The Open Standards for the Practice of Conservation are a product of the collaborative work of the Conservation Measures Partnership. As a starting point, CMP members used the results of the Measuring Conservation Impact (MCI) Initiative, a 2002 study that reviewed experiences in seven fields – conservation, public health, family planning, international development, social services, education, and business – to determine common concepts of and approaches to good project design, management, and monitoring. The findings of MCI were compiled into a series of principles for project cycle management/adaptive management. Building on these results, individual CMP member organizations contributed their experience in project implementation to refine the Open Standards and focus them more specifically on biodiversity conservation. Version 1.0 was released in 2004, with subsequent updates in 2007 and 2013.
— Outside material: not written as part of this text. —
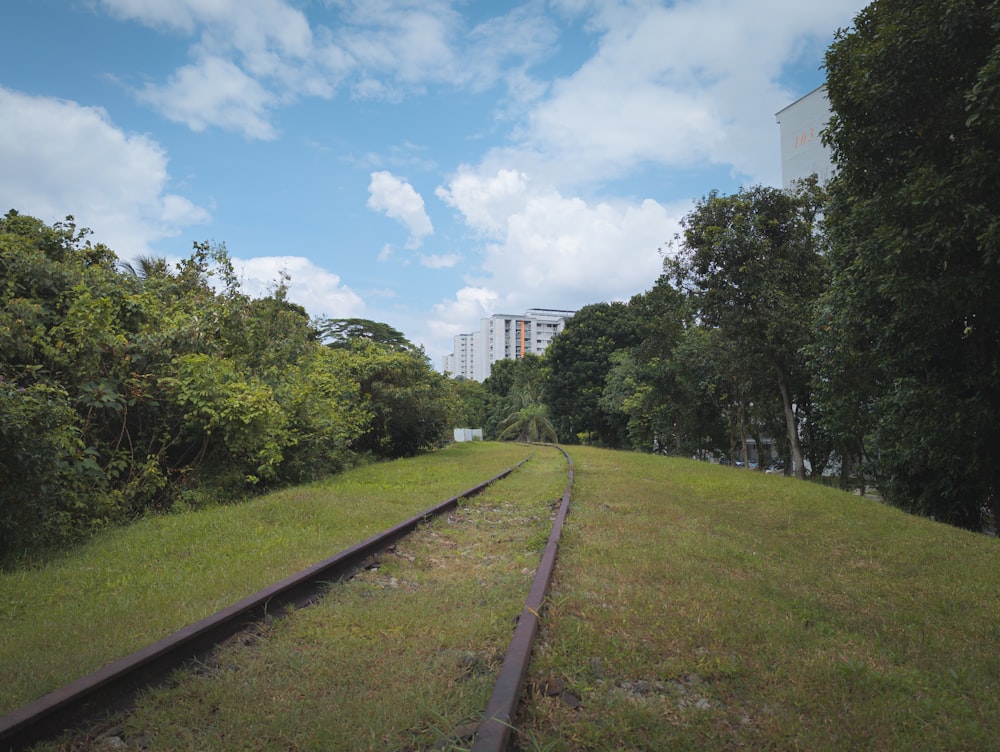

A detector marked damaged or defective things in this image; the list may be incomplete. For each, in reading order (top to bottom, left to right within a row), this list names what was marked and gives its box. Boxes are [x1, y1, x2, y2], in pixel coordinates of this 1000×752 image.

rusty railway track [0, 446, 576, 752]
Many member organizations within CMP have worked hard to operationalize the Open Standards, and their efforts have been a driving force in helping the Standards become the common and accepted practice within the conservation community. This is an ongoing, dynamic process that has included the development of organization-specific standards that draw heavily on the CMP Open Standards, development of more detailed guidance materials for each step, training of various project teams across the globe in parts of the Standards, and implementation of the Standards by these teams. Moreover, the Conservation Coaches Network (CCNet) and its regional franchises are increasingly serving as a mechanism to promote and refine the Open Standards globally. This wide-scale application of the Open Standards has provided CMP with helpful feedback and suggestions for improvement.
The Open Standards have also served as the framework for the development of the Miradi Adaptive Management Software Program (Miradi means “project” in Swahili). Many of the figures in this document were generated with Miradi. The software walks practitioners through several steps of the Open Standards. For example, the software provides teams with a tool for visualizing and documenting: what they want to conserve; what threats and opportunities are affecting their conservation targets; which threats are of greatest significance; how their actions are believed to influence the situation at their site; and how they will operationalize their strategic plan via a work plan and budget. Volunteers have translated Miradi into several languages, with other translations underway. More recently, Miradi Share has come online, a program that facilitates more seamless file sharing among team members, allows for files to be shared more widely with the conservation community, and permits the rolling up of data across various projects in a portfolio.
Since Version 2.0’s release in 2007, CMP has helped organize two “Measures Summit” meetings, bringing together a wider community of practice of organizations interested in conservation measures and adaptive management. CMP has also broadened its membership to include conservation NGOs, donors, and government programs. Consequently, a broader collective experience informs the continuing evolution of the Open Standards.